-- Begin Text provided --
Barclays Bank became the latest Old Economy name to launch a New Economy idea yesterday when it unveiled plans to start an internet shopping portal offering more than one million products.

The online shopping centre will be a joint venture between Barclaycard, the credit card company and Nomura, the Japanese investment bank. The site will start trading in the next few weeks with around 50 retailers, rising to a target of 350 shops serving 500,000 customers. The idea is to take advantage the growth in online shopping which is forecast to reach £12.5bn by 2005, according to Verdict, the retail analysts.

But will it really work? The announcement came on the day a new survey from the Trading Standards Institute found internet shopping to be slow, expensive and plagued with problems. The study attempted to make 102 purchase online. Of these 38 per cent failed to arrive on time while 17 per cent did not arrive at all. Barclays' move also coincided with a fresh collapse in confidence in consumer-oriented internet ventures following the news that Boxman, the pan-European CD e-tailer is seeking voluntary liquidation.

It is not only Barclays' timing which could be questioned. Internet experts are uncertain as to the value of internet shopping malls saying they are a dated concept which have little value as the consumers' familiarity with the internet increases.

As Mike Honor, retail analyst at Forrester Research, points out: "Shopping centres work in the physical world because they group stores together conveniently. It's not the same online. It is just so easy to click from one site to another."
-- End Text provided --
-- Begin Data lines --
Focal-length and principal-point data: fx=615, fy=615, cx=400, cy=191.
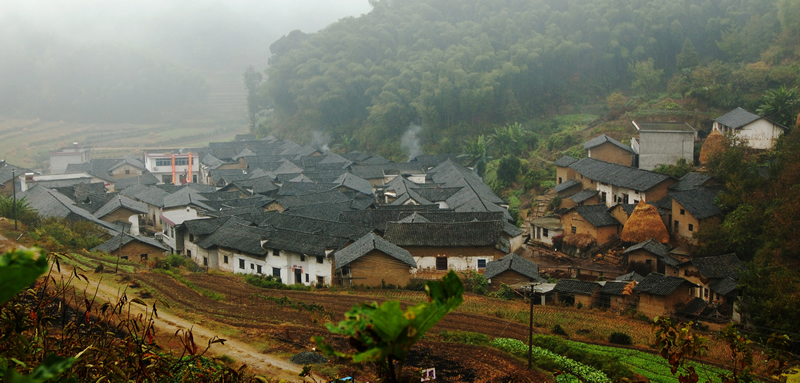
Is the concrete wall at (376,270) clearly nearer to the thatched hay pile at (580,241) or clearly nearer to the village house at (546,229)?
the thatched hay pile at (580,241)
-- End Data lines --
__What you should do__.
Copy the passage of the Barclays shopping portal article from "Barclays Bank became" to "the retail analysts." word for word.

__The reply__.
Barclays Bank became the latest Old Economy name to launch a New Economy idea yesterday when it unveiled plans to start an internet shopping portal offering more than one million products.

The online shopping centre will be a joint venture between Barclaycard, the credit card company and Nomura, the Japanese investment bank. The site will start trading in the next few weeks with around 50 retailers, rising to a target of 350 shops serving 500,000 customers. The idea is to take advantage the growth in online shopping which is forecast to reach £12.5bn by 2005, according to Verdict, the retail analysts.